**WRITTEN EXERCISE**
Change every "red cloth" in the entries below to "red fabric", and write out all the entries again with nothing else altered and the pictures omitted.

_ _ _ _ _

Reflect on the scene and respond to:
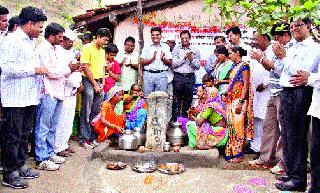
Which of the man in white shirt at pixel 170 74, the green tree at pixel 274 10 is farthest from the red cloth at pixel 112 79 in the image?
the green tree at pixel 274 10

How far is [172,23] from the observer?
10.7m

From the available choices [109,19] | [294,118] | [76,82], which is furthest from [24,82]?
[109,19]

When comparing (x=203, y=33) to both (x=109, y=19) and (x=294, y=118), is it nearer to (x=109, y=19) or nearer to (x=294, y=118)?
(x=109, y=19)

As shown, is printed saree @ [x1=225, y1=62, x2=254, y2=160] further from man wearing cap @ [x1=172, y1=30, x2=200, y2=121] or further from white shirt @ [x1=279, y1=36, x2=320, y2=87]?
man wearing cap @ [x1=172, y1=30, x2=200, y2=121]

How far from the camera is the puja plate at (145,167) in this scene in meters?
6.70

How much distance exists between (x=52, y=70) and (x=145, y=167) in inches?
88.4

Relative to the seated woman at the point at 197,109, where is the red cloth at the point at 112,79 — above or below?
above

_ _ _ _ _

**WORKED ANSWER**
Reflect on the scene and respond to:
Which of the man in white shirt at pixel 170 74, the green tree at pixel 274 10 is farthest from the red fabric at pixel 112 79 in the image?
the green tree at pixel 274 10

How far is [172,23] from the observer?
10.7m

From the available choices [109,19] | [294,118] | [76,82], which is furthest from [24,82]?
[109,19]

When comparing (x=203, y=33) to both (x=109, y=19) and (x=294, y=118), is it nearer to (x=109, y=19) or nearer to (x=294, y=118)?
(x=109, y=19)

As shown, is printed saree @ [x1=225, y1=62, x2=254, y2=160] further from man wearing cap @ [x1=172, y1=30, x2=200, y2=121] or further from white shirt @ [x1=279, y1=36, x2=320, y2=87]?
man wearing cap @ [x1=172, y1=30, x2=200, y2=121]

How far from the camera is the puja plate at (145,167) in this scene in meters?
6.70

How much distance exists between (x=52, y=70) and (x=145, y=167) in inches?
88.4

Relative to the seated woman at the point at 197,109, where is the red fabric at the point at 112,79 — above or below?
above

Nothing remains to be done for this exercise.